Odette, yang berusaha keras untuk mendorong Bastian, mendesah tajam. Dia menyadari apa yang terjadi setelah dia bertemu dengan mata yang seperti milik binatang buas yang lapar.
Tangan yang besar dan kuat menggenggam wajah Odette. Dia mencoba melepaskan diri, tetapi Bastian dengan mudah mengendalikannya tanpa menggunakan banyak tenaga. Yang bisa dilakukan Odette hanyalah menahan air mata yang membanjiri matanya.
“Kau harus melahirkan anakku.”
Akhirnya, suara yang menjatuhkan hukuman itu mengalir ke dalam kesunyian yang terasa abadi. Odette menatap Bastian dengan kosong, seolah-olah dia mendengar bahasa asing yang tidak bisa dia mengerti.
“Apa maksudmu…?”
“Kau tidak memiliki apa pun selain garis keturunanmu yang mulia. Jadi, kau harus membayar dengan itu. Anak yang memiliki darah kerajaan, itu akan menjadi kompensasi yang cukup memuaskan.”

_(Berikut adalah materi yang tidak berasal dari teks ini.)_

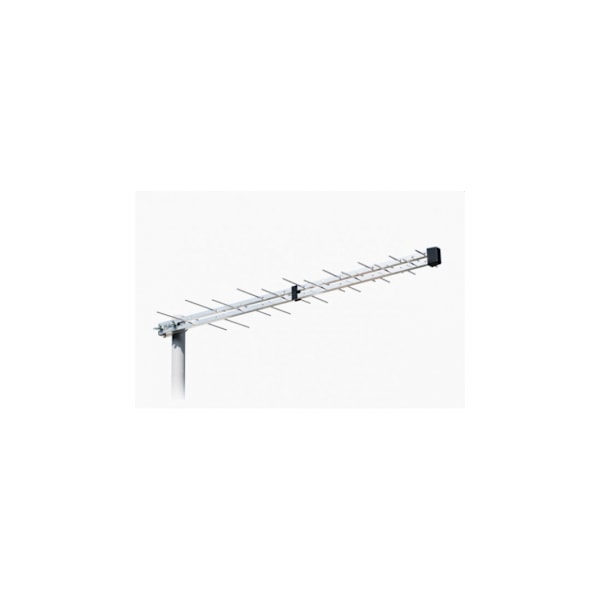 TV-antenner, P-2845 F, Iskra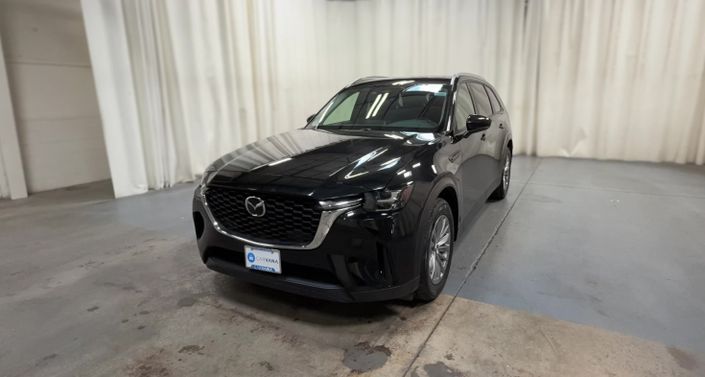 Thumbnail: 2024 Mazda CX-90 - 1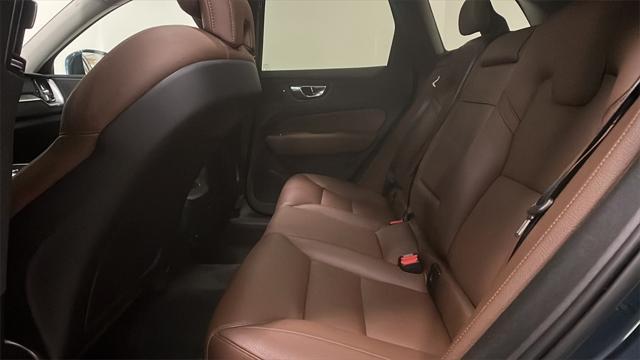 used 2019 Volvo XC60 car, priced at $21,995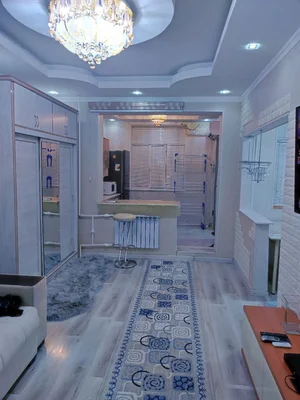 Фото 2 1-комн. квартира в Чиланзар 11 квартал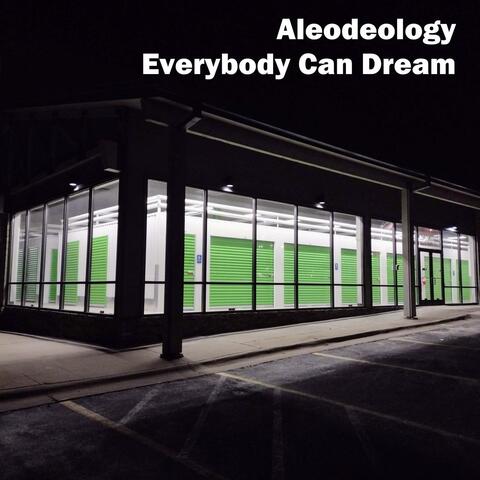 Everybody Can Dream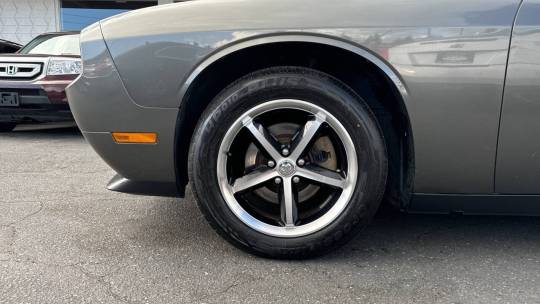 2010 Dodge Challenger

“Lebih baik kau masukkan aku ke penjara! Itu yang kau inginkan!”
Odette, yang akhirnya memahami permintaan Bastian, berteriak dengan terkejut.
“Dulu memang begitu.”
“Kematian ayahmu tidak akan menjadi masalah bagimu. Jika kau mau, kau bisa dengan mudah membuat tuduhan tanpa bukti.”

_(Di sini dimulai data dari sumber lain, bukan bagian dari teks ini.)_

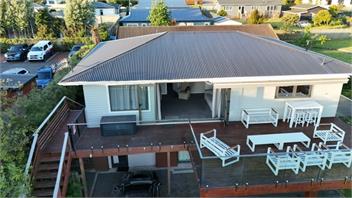 124@Tamamutu Taupo  - Taupo
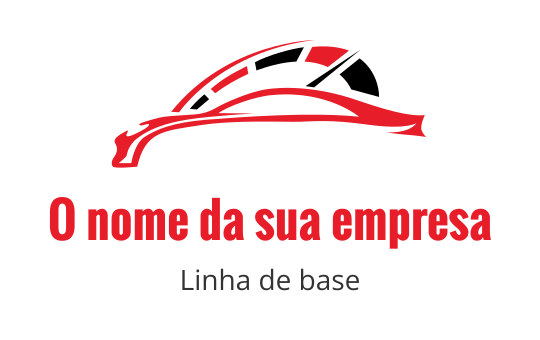 Racing logo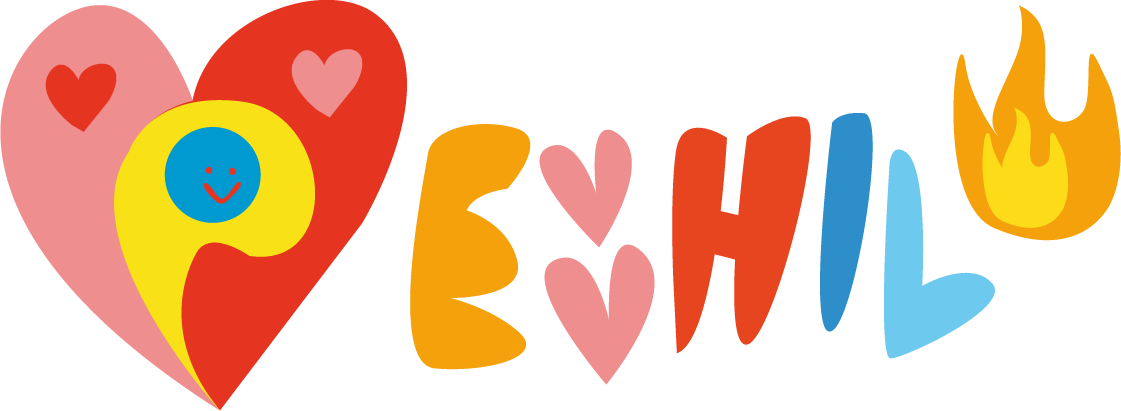 Evv Hill illustration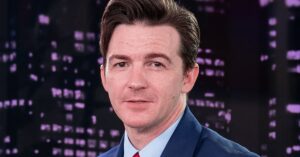 Drake Bell se presenta en concierto previo al partido México-Inglaterra en el Hipódromo de las Américas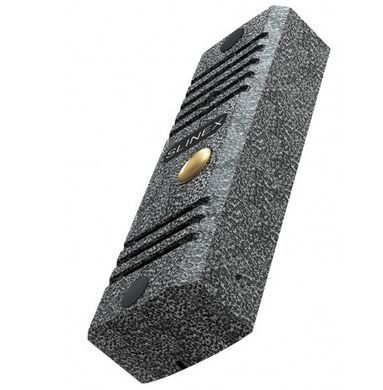 Комплект відеодомофону Slinex SQ-04M black + ML-16HR silver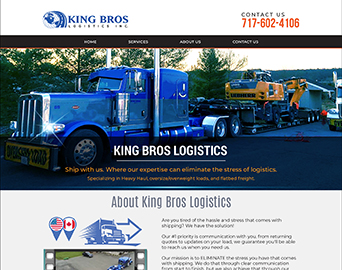 King Bros Logistics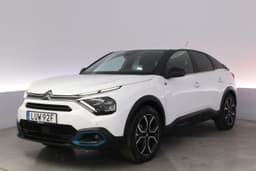 Citroën e-C4
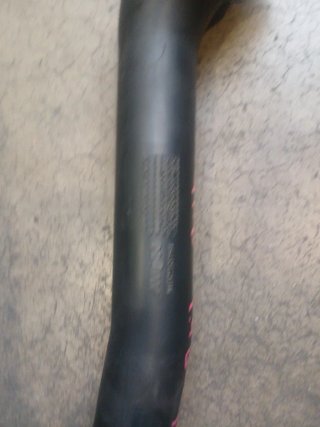 Tubo de Intercooler Renault Megane 1.4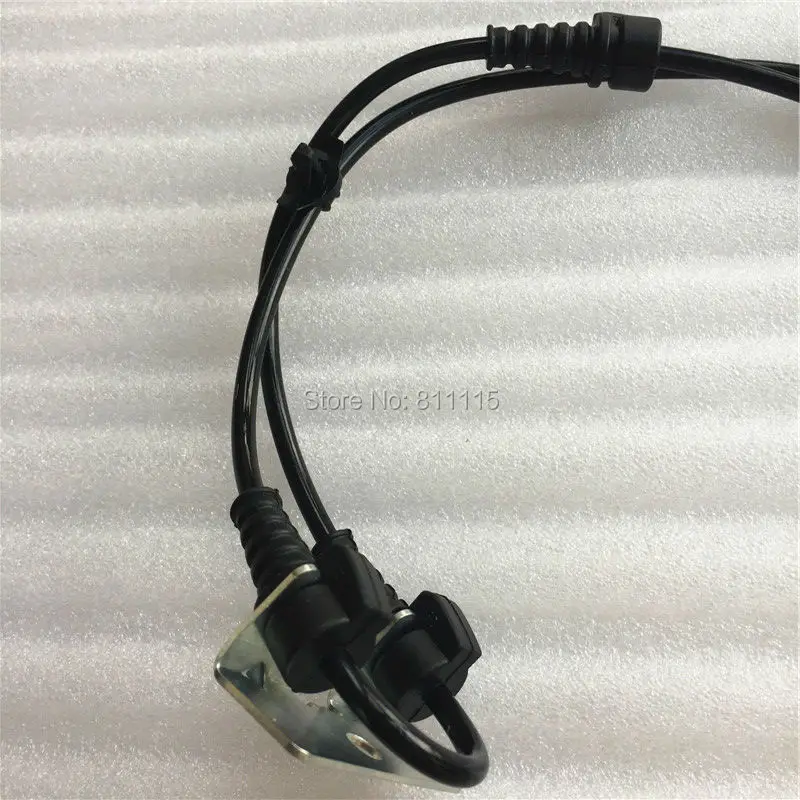 Датчик ABS 56220-79J00 56210-79J00 56320-79J01 56310-79J01 для Suzuki SX4 (2008-2012) 4-колесный датчик скорости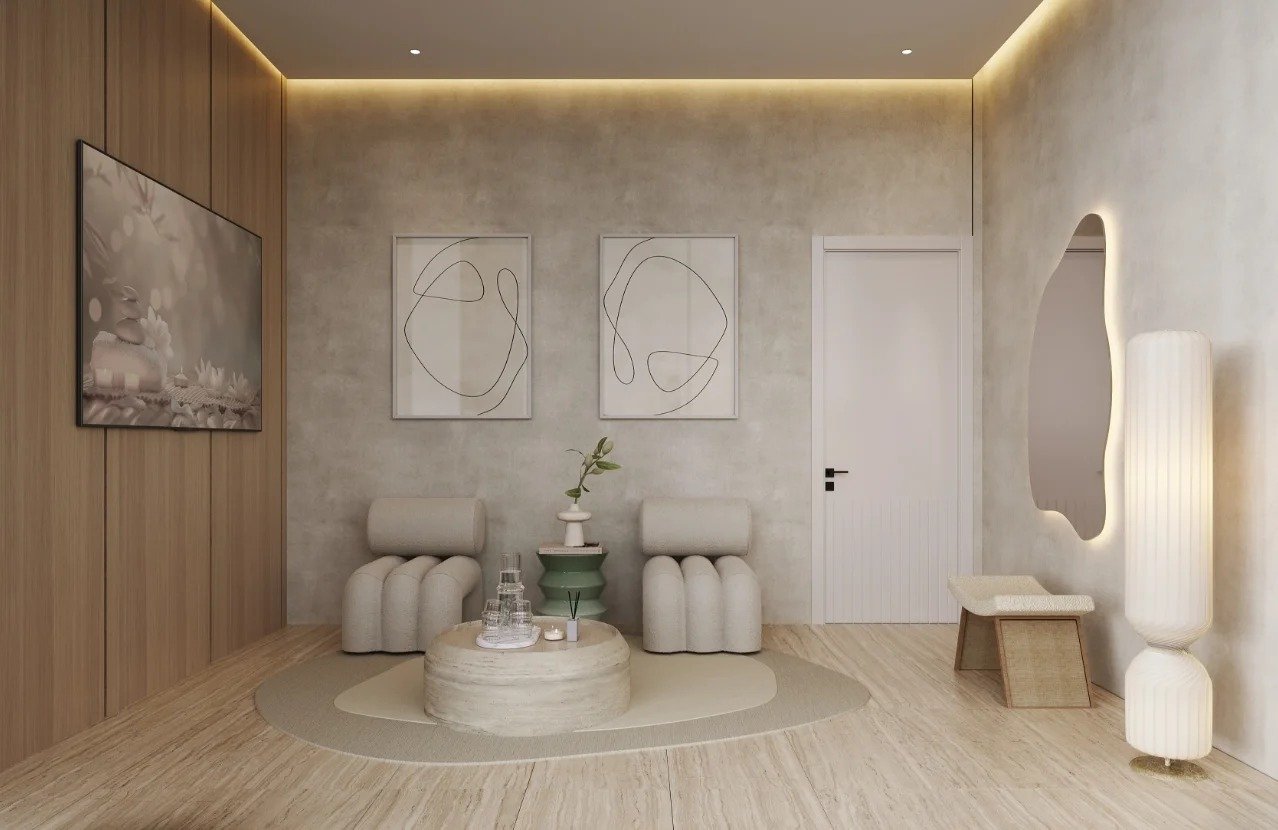 Meliá Residences Miami - proyecto en Brickell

“Memang benar, tetapi apa gunanya bagi saya untuk hanya menghancurkan kehidupan Anda? Saat saya memikirkannya dengan tenang, itu adalah keputusan yang sangat bodoh.”
Bastian, yang menunjukkan penyesalan dengan senyum sopan, mengangkat dagu Odette yang digenggamnya dan menarik tatapannya yang menghindar. Air mata membanjiri matanya yang besar dan ketakutan. Kedua pipinya memerah, dan bibirnya gemetar karena marah. Dia tampak jauh lebih baik daripada saat dia berpura-pura menjadi santo.
“Tentu saja, itu tidak berarti bahwa aku akan menjadikanmu ibu dari anakku.”
Bastian perlahan menunduk dan menyamakan pandangannya dengan Odette.
“Kau akan diceraikan segera setelah anak itu lahir, Odette. Dan kau tidak akan pernah bertemu anakmu lagi. Anak itu akan tumbuh sebagai anakku dan Sandrine.”
(N/A: Salah banget terjemahinnya pas puasa, jd gak bisa menyampaikan kata-kata haram)
Bastian, yang menatap mata Odette yang kehilangan cahayanya, dengan tenang menyampaikan keputusannya. Tangannya, yang telah bergerak ke bawah dari lehernya yang kaku, telah mencapai lipatan gaunnya.
“…Apakah kau mengerti apa yang kau katakan?”
Saat dia bertanya kembali dengan suara yang tidak percaya, Bastian mengangguk dengan puas, seolah-olah dia ingin menunjukkannya.
“Ini memang sedikit merepotkan, tetapi tidak ada pilihan lain. Ayahnya sudah meninggal, dan adik perempuan yang sangat dia sayangi akan segera meninggalkannya. Sekarang Lady Odette tidak memiliki keluarga lagi, jadi tidak ada pilihan lain selain mengambilnya daripadanya.”
Lahirkan anakku. Dan tinggalkan anak itu.
Odette, yang tampak linglung, mengulang permintaan yang mengerikan itu dengan kosong. Dia tidak mengerti apa yang terjadi. Dia lebih suka percaya bahwa dia sedang bermimpi buruk.
“Kau telah menghancurkan hal yang paling berharga bagiku, jadi kau juga harus kehilangan hal yang paling berharga bagimu. Benar kan?”
Jari-jari Bastian, yang sedang merapikan renda, mengencang. Saat Odette menyadari itu, dia mendengar suara kancing gaunnya terlepas satu per satu.
Itu adalah sensasi yang nyata, yang tidak mungkin menjadi mimpi.